-- begin Entries provided --

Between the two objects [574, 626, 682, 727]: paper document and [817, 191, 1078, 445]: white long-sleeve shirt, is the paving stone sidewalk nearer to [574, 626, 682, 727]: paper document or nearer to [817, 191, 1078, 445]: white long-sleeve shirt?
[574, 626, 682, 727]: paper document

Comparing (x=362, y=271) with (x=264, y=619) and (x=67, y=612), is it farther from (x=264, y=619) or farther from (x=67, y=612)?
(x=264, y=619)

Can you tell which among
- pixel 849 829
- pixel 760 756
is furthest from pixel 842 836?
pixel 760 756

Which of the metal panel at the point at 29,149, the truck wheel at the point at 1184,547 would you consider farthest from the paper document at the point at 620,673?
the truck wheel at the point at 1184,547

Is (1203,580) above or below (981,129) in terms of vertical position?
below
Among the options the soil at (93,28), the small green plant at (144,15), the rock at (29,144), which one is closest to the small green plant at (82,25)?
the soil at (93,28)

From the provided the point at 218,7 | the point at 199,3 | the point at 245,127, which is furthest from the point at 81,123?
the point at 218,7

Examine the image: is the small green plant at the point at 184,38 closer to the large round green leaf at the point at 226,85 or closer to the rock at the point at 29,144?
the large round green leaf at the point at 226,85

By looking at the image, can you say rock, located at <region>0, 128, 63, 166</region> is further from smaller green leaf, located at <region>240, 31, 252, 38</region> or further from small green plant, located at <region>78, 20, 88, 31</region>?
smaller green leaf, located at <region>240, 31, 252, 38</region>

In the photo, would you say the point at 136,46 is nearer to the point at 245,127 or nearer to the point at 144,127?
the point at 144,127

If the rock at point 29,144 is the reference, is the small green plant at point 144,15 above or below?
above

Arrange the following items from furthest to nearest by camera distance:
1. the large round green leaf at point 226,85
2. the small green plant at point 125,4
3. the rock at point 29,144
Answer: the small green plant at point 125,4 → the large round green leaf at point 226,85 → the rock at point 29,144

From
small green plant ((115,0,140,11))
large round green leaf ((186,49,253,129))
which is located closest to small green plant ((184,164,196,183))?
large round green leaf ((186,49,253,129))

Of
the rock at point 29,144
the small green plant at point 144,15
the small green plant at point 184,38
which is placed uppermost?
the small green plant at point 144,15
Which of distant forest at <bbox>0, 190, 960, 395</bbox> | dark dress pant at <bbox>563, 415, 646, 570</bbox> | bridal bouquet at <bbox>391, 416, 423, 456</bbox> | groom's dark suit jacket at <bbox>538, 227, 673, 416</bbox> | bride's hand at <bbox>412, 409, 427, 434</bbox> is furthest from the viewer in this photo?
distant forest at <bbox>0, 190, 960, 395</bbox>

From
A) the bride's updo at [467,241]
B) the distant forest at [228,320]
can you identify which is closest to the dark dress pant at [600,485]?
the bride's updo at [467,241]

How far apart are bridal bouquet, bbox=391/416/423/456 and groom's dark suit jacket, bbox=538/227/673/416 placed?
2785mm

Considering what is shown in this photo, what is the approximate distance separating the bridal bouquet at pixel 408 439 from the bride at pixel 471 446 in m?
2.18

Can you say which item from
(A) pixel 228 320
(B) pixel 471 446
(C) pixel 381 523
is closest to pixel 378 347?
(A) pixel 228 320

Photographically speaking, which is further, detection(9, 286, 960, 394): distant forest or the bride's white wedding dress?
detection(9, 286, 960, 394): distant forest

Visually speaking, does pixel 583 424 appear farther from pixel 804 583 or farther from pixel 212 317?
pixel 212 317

-- end Entries provided --

#### Written instruction:
Please set down the whole listing above without altering a single line.

#### Output for this exercise:
Between the two objects [574, 626, 682, 727]: paper document and [817, 191, 1078, 445]: white long-sleeve shirt, is the paving stone sidewalk nearer to [574, 626, 682, 727]: paper document or nearer to [817, 191, 1078, 445]: white long-sleeve shirt?
[574, 626, 682, 727]: paper document

Comparing (x=362, y=271) with (x=264, y=619) and (x=67, y=612), is it farther from (x=264, y=619) or farther from (x=67, y=612)?
(x=264, y=619)

Can you tell which among
- pixel 849 829
- pixel 760 756
is furthest from pixel 842 836?
pixel 760 756

Which of the metal panel at the point at 29,149, the truck wheel at the point at 1184,547 would you consider farthest from the paper document at the point at 620,673?
the truck wheel at the point at 1184,547

Is (1203,580) above or below (981,129) in terms of vertical position?
below
Among the options the soil at (93,28), the small green plant at (144,15), the rock at (29,144), which one is closest to the small green plant at (82,25)?
the soil at (93,28)

From the provided the point at 218,7 | the point at 199,3 | the point at 245,127, which is furthest from the point at 81,123?
the point at 218,7

Examine the image: is the small green plant at the point at 184,38 closer to the large round green leaf at the point at 226,85 or closer to the rock at the point at 29,144?
the large round green leaf at the point at 226,85

By looking at the image, can you say rock, located at <region>0, 128, 63, 166</region> is further from smaller green leaf, located at <region>240, 31, 252, 38</region> or further from small green plant, located at <region>78, 20, 88, 31</region>?
smaller green leaf, located at <region>240, 31, 252, 38</region>

In the photo, would you say the point at 136,46 is nearer to the point at 245,127 or nearer to the point at 144,127?
the point at 144,127

If the rock at point 29,144 is the reference, is the small green plant at point 144,15 above or below?
above

Arrange the following items from furthest to nearest by camera distance:
1. the large round green leaf at point 226,85
2. the small green plant at point 125,4
3. the rock at point 29,144
Answer: the small green plant at point 125,4 → the large round green leaf at point 226,85 → the rock at point 29,144

From
small green plant ((115,0,140,11))
large round green leaf ((186,49,253,129))
which is located closest to small green plant ((184,164,196,183))?
large round green leaf ((186,49,253,129))

Of
the rock at point 29,144
the small green plant at point 144,15
the small green plant at point 184,38
which is placed uppermost?
the small green plant at point 144,15
Which of distant forest at <bbox>0, 190, 960, 395</bbox> | dark dress pant at <bbox>563, 415, 646, 570</bbox> | bridal bouquet at <bbox>391, 416, 423, 456</bbox> | groom's dark suit jacket at <bbox>538, 227, 673, 416</bbox> | bride's hand at <bbox>412, 409, 427, 434</bbox> is furthest from the viewer in this photo?
distant forest at <bbox>0, 190, 960, 395</bbox>

From
A) the bride's updo at [467,241]
B) the distant forest at [228,320]
can you identify which is closest to the dark dress pant at [600,485]?
the bride's updo at [467,241]

How far apart are bridal bouquet, bbox=391/416/423/456 and groom's dark suit jacket, bbox=538/227/673/416 placed?
2785mm

Considering what is shown in this photo, what is the approximate distance separating the bridal bouquet at pixel 408 439 from the bride at pixel 471 446 in m?
2.18

Can you say which item from
(A) pixel 228 320
(B) pixel 471 446
(C) pixel 381 523
is closest to pixel 378 347?
(A) pixel 228 320

Photographically speaking, which is further, detection(9, 286, 960, 394): distant forest or the bride's white wedding dress?
detection(9, 286, 960, 394): distant forest

Visually speaking, does pixel 583 424 appear farther from pixel 804 583 or farther from pixel 212 317?
pixel 212 317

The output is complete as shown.